[Passage]:
Shevchenko also mentioned that Amina had apparently been struggling badly enough to consider suicide before the photos went up—the act less a calculated protest than a last statement from someone out of options. Disappeared is doing a lot of work in that sentence.
The internet responded the way it does: thousands of solidarity photos flooded Femen’s pages, the hashtag #Amina dominated Twitter for a news cycle, petitions gathered tens of thousands of signatures. Whether any of that reached Amina in a psychiatric ward in Tunis is a separate question. Whether it deterred Adel Almi from anything is another one entirely.
What I keep coming back to is the economy of it. Two photos. A cigarette. A sentence written in marker on skin. Against that: the machinery of religious law, the compliance of a family, the threat of being buried to the waist in the ground and murdered with rocks by men who consider this a righteous act. The disproportion is the message. It always is. The more brittle the ideology, the more catastrophically it responds to a nineteen-year-old with a phone and nothing left to lose.
You don’t have to endorse everything Femen stands for—and I have reservations about the organization—to understand that what happened to Amina was obscene. The right to exist in your own body without requiring permission isn’t a political position. It’s a floor. And the people threatening to kill her for standing on it were loudly announcing exactly how terrified they were of what happens when that floor holds.

[Task goal]: In the passage about Amina, list each way the internet is said to have responded. The lines after this come from a different source.

[Information provided]:

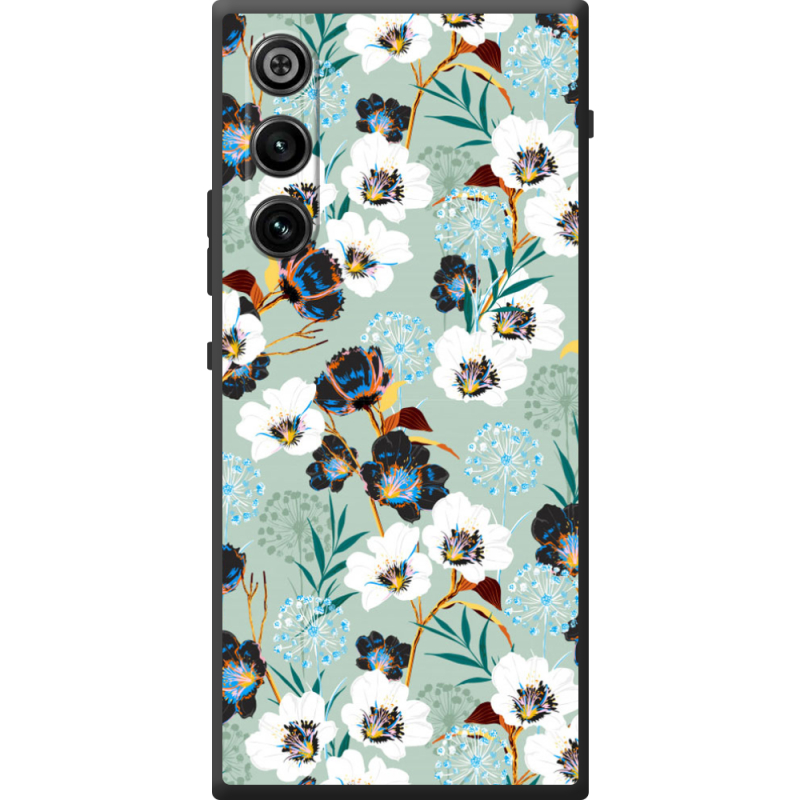 Чохол BoxFace ZTE Nubia Redmagic 10 Air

[Answer space]:
- Thousands of solidarity photos flooded Femen's pages.
- The hashtag #Amina dominated Twitter for a news cycle.
- Petitions gathered tens of thousands of signatures.